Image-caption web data
────

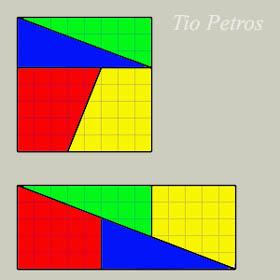 Razonamientos geométricos.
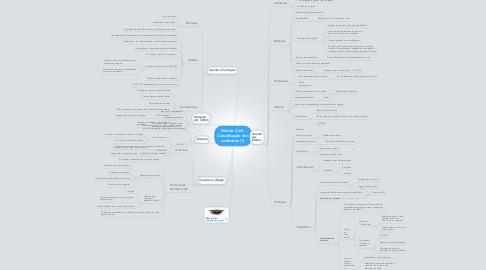 Mind Map: Direito Civil - Classificação dos contratos (1)
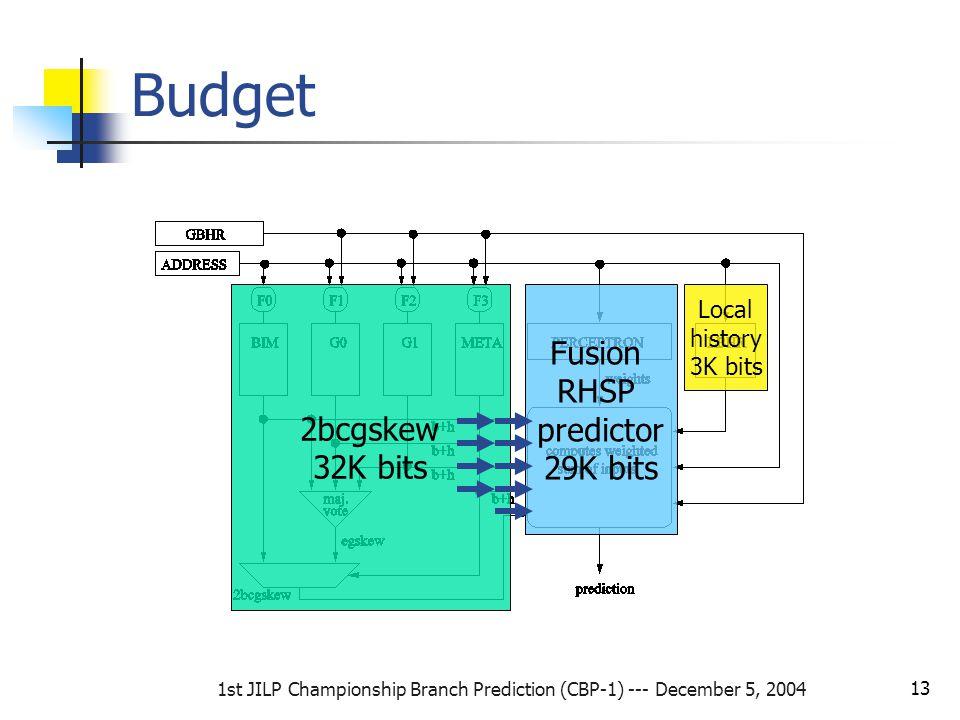 1st JILP Championship Branch Prediction (CBP-1) --- December 5, 2004 13 Budget 2bcgskew 32K bits Fusion RHSP predictor 29K bits Local history 3K bits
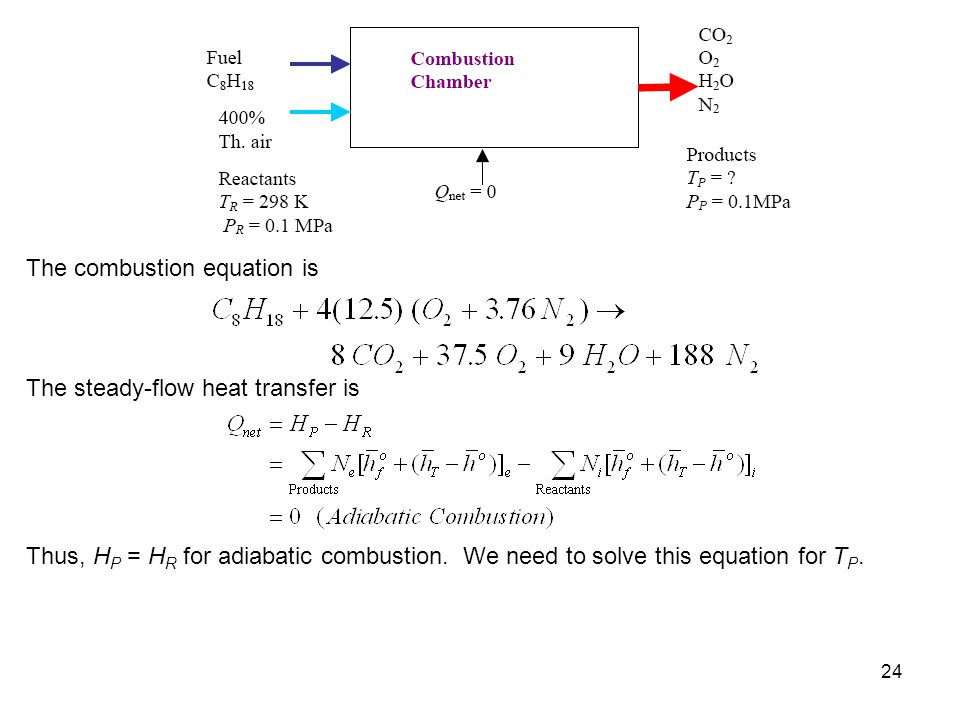 The combustion equation is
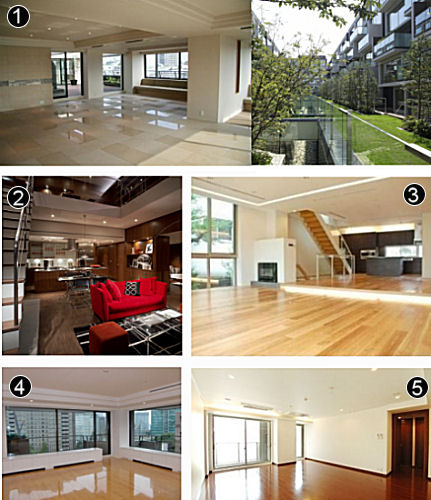 Apartments In Tokyo: Tokyo's Most Expensive Rental Apartments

────

Pictures aside, repeat every line of the data above exactly.

- [WRITTEN REPLY]:
 Razonamientos geométricos.
 Mind Map: Direito Civil - Classificação dos contratos (1)
 1st JILP Championship Branch Prediction (CBP-1) --- December 5, 2004 13 Budget 2bcgskew 32K bits Fusion RHSP predictor 29K bits Local history 3K bits
 The combustion equation is
 Apartments In Tokyo: Tokyo's Most Expensive Rental Apartments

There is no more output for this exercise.